September 28, 2012
City teenagers who knew they would get cash bonuses if they did better in school spent less time socializing and more time studying, according to a new study.
But the pattern held true only for teens who were already “academically inclined,” according to the researchers who conducted the analysis, the latest in a series of studies about a city incentives experiment that was conducted from 2007 to 2010.
The program, called Opportunity NYC, offered families payments for different behaviors related to education, health care, and work. For example, families got $200 for each member who had annual physical exam, and adults received $150 a month for maintaining a full-time job.
The program ended in 2010 after generating a rich set of data that researchers are continuing to mine. A first look at the program’s results last year found little to no impact of cash incentives on children’s education.
But the latest analysis, completed by the research firm MDRC, looked only at families with teenagers and focused on behaviors that the incentives weren’t actually designed to influence. It finds that teens who were generally on track in school who had been promised cash for improved academic performance spent more time on homework and other academically oriented activities, forgoing social time in the process.
Teens who had already fallen behind in school did not change their behavior because of the incentives, the researchers found.

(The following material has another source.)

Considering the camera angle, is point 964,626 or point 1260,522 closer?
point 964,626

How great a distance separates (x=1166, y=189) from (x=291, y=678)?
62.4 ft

Those teens continued dividing their time in the same way among school activities, work, and watching TV, and socializing.
“More attention needs to be paid to redesigning incentives that would be effective for nonproficient teenagers,” the researchers conclude.
The researchers, all professors at New York University, suggest that one takeaway from their study is that future experiments into incentives might focus on targeting “pathways of influence” rather than outcomes alone.
“For example, rather than incentivizing academic achievement as measured by standardized tests, rewards could offer students incentives for grade point averages or homework,” they write. “Or they could encourage students to attend academic tutoring programs or to join academic clubs, which have been shown to improve academic achievement and might change the way students approach schooling more effectively.”
It’s not a wholly original suggestion. Roland Fryer, a sociologist who designed two different incentive programs that the city Department of Education abandoned because they were not boosting test scores, said last year that he had concluded that incentives are most effective when they are meant to spur behavior, not reward scores. The new Opportunity NYC analysis lends one data point to Fryer’s camp.
The finding makes an interesting juxtaposition with a study from the 1960′s that examined the effective of low-stakes incentives — M&M’s — on children’s performance on IQ tests. In that study, discussed in Paul Tough’s “How Children Succeed,” when students who had previously taken an IQ test were offered one piece of candy for every correct answer on a subsequent test, their scores increased, on average, by 12 points. The effect was strongest for the lowest-performing students, the researchers found at the time.
That test looked at performance, not behaviors, and there was no lag between completing the desired action and receiving a reward.